Нет, я вовсе не стремился искать противоречия, ибо самое главное было тождественно. Все — кто помнил, кто рассказывал, кто написал — сходились в одном: главное в нем — его непреклонная вера в победу духа над силой и извращенным стремлением к власти.

И это было решающим.

Ибо это был ключ к его сущности.

Если я напишу, что он ненавидел фашизм, утверждал первый, то, по-моему, я употреблю точное выражение. Мы всегда считали его открытым, убежденным антифашистом. Эту свою ярко выраженную позицию он не скрывал, о своем отношении к фашистскому государству заявлял публично, пожалуй, с неслыханно рискованным сарказмом.

В своих разговорах, писал второй, он поражал своей смелостью, с которой он высмеивал фашистов, гардистов, глинковцев; он поражал своей ненавистью к нацизму, Гитлеру. Он ненавидел их всем своим существом и не скрывал этого. И он любил русских и русский язык, восхищался английским языком, но говорить предпочитал — не знаю почему — по-французски.

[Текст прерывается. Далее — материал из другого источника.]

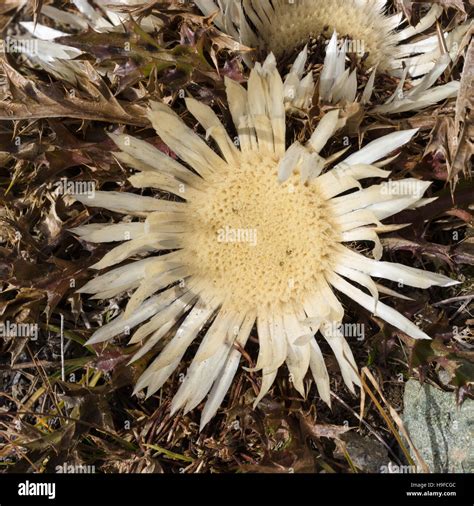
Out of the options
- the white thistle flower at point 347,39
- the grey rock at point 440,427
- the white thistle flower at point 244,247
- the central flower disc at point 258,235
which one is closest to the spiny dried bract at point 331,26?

Он выступал против режима и фашистских главарей так остро, заявил третий, что мы часто просили его умерить пыл хоть на людях, иначе он ввергнет в беду не только себя, но и братьев, сестру, родителей и в конечном итоге и нас. Каждый день мы, учителя и ученики, с замиранием сердца ожидали, что принесет завтра. Но он не желал ничего слушать. Свои взгляды и впечатления он открыто высказывал коллегам, знакомым, ученикам. Я и по сей день удивляюсь, что это не кончилось трагически.

Его поступок — уход в горы к французам и потом смерть, рассуждал четвертый, были, по-моему, следствием глубокого неприятия режима, недовольства эпохой, отвращения к обществу, чувства унижения тоталитаризмом. Я любил его не только за исключительность интеллекта, а прежде всего за необычность взглядов. Его поступком я восхищаюсь.

В своем поведении, вспоминает следующий, он часто заходил за грань допустимого. Практически он провоцировал людей. Мало того что всюду, куда он приходил, он тотчас демонстративно включал приемник и ловил Москву или Лондон, так он еще придумал и культивировал особую игру, с помощью которой — как он заявлял — он проверял культурно-политический уровень жандармов. При их приближении он всегда начинал насвистывать «Интернационал», «Марсельезу», «Катюшу» или «Полюшко-поле», а потом долго и с удовольствием смеялся, потому что ни разу не случилось, чтобы они расшифровали мелодию. «Видал? Защитники нового порядка! Дубины стоеросовые», — насмешливо замечал он всякий раз.

Он перевел «Короля Лира». Нетрудно угадать, почему Дзурань выбрал именно эту пессимистическую трагедию. В ней Шекспир наиболее сильно выразил свое отвращение к преступному макиавеллизму и извращенной жажде власти. Понятен и глубокий интерес Дзураня к Байрону, борцу за свободу угнетенных и заклятому врагу деспотизма. Неудивительно поэтому, что он, приверженец гуманистических идеалов, после первой же вести о прибытии французов в Склабиню сразу, без колебаний отправился к ним, чтобы стать переводчиком.